Sleeping FAQ: 4-6 months – Daytime Sleep

17 week old Joe’s daytime sleep is very poor – he cannot settle for more than 45 mins

My son Joe is 17 weeks old and has problems sleeping. I could not get him to sleep from day one. He would be awake for hours then eventually drop off from sheer exhaustion then be impossible to wake up for a feed. He fed little and often and I was informed he had colic as he cried all the time. I later discovered he had a lactose intolerance which is now resolving itself.
I bought your book when Joe was about 4 weeks old but it took weeks before I managed any sort of routine. From about 7 weeks he went to sleep at about 7pm and would not wake at 10.30pm for a feed. He was totally exhausted as he was having no sleep in the day. I felt this was an improvement though. He slept through to 5am then he would have a feed and go straight back to sleep until 7.45am, when he would need a top-up. By having the room blacked out I eventually got him to sleep with the aid of his dummy during the day but he would wake after 45 minutes.
For the last 4 weeks I have woke him at 10pm for a feed where he takes about 3oz and now sleeps through to about 6.30am, sometimes waking at 5am and cooing for about an hour before he will go back to sleep. The main problem his is daytime sleep: he will have about 2 or 3 daytime naps of 45 minutes at about 8.45am, 11.30am and 1.45pm, sometimes at 3.15pm, though the last week he is only having 2 naps. I am feeding exactly to the routine in your book for a 4 -5 month old although some mornings he will only have about 5oz. I am currently weaning, feeding solids at the 11am feed and at 5.40pm.
No matter what I do he cannot seem to settle himself after coming into light sleep after 45 minutes. I find it very difficult to keep him awake in the mornings as he is still exhausted because he is often awake for an hour at 5am. When I put him down at midday he wakes after 45 minutes. I have tried controlled crying for about a week and had no change. I then decided not to go in at all – he would go back to sleep after about 45 minutes of screaming, then do the same again but I would have to get him up for his feed at 2.30pm. I tried this for about 5 days with no change.
I have now ended up putting him down when I can for 45 minutes at a time but I have got to constantly entertain him the rest of his wakeful day and he is very restless and tired. The poor boy looks so exhausted and has bigger bags under his eyes than me. I am desperate to get him to sleep longer than 45 minutes at a time.
Joe had a traumatic birth, born by emergency Caesarian after 80 hours labour. He weighed 6lb10 oz, gained weight quickly in the early days and now weighs approximately 14lb 10oz. I formula feed him with Farleys second. I settle him to sleep with a dummy but am currently trying to get rid of this as he cries for it when he drops it. For the last 10 days he has not gone to sleep on his dummy.
I really hope you can help with this not just for me but for my beautiful, grumpy, tired boy.
Thank you with anticipation.

Unfortunately there is no “magic” answer to your problem. I wish there was but some babies do have a problem with stirring from a light sleep and being unable to settle again. Once your son is well established on solids you may begin to notice an improvement. Also when he begins to crawl and be more active you may notice a difference.

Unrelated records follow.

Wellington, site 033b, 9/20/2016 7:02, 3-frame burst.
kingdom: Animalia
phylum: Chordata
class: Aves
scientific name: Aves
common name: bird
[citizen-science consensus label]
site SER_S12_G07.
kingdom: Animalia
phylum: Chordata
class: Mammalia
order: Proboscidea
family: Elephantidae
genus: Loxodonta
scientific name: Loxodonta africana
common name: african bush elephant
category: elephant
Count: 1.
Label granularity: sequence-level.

But meanwhile I suggest you keep trying at lunchtime to give him a longer sleep. Make sure he is has enough wind-down time with you in his room, before settling him to sleep. As soon as you are aware that he is stirring from his 45 minutes of sleep go into his room and try to resettle him before he wakes too much. I often found that the firm pressure of a hand on the tummy, coupled with a few minutes stroking on the head will stop the baby from thrashing around too much and waking himself further. Does Joe wear a sleeping bag? Babies of this age can still have quite a strong Moro (startle) reflex and need to be tucked in securely with a sheet or lightweight blanket over a 0.5 tog bag, which will prevent them from jerking so much. If you can keep him in “sleep mode”, by keeping everything low-key, dark and quiet, even though you are having to stay with him you may find he is more able to cope in the afternoons as he is more rested.

If there is no sign of improvement after trying this consistently for several days try taking him out in his pram at his sleeping time. Although you obviously don’t want to end up with a baby who needs to be pushed to sleep, walking with the pram for an hour can sometimes help a baby settle into a deeper sleep. This can help him get into a better routine in the day and gradually you can try to get him to sleep for longer in the day at home in his cot. Again, you will need to find out what is best for you. Some babies will settle happily to sleep in their prams after 10 minutes of walking and remain so even when the pram is stopped. Some need more pushing to keep them asleep, so they go past the 45-minute-cycle and settle back into a deeper sleep.

Gina has just written a lengthy piece about The Lunchtime Nap on the website. Have a look as it gives you a checklist and then talks you through the options available as you try to get this part of the routine into place.

I would also suggest that you visit a cranial osteopath. Your son (and you) experienced a traumatic birth. The effects on your son may not be visible to you but could well be seen by someone who specialises in treating babies for this kind of problem.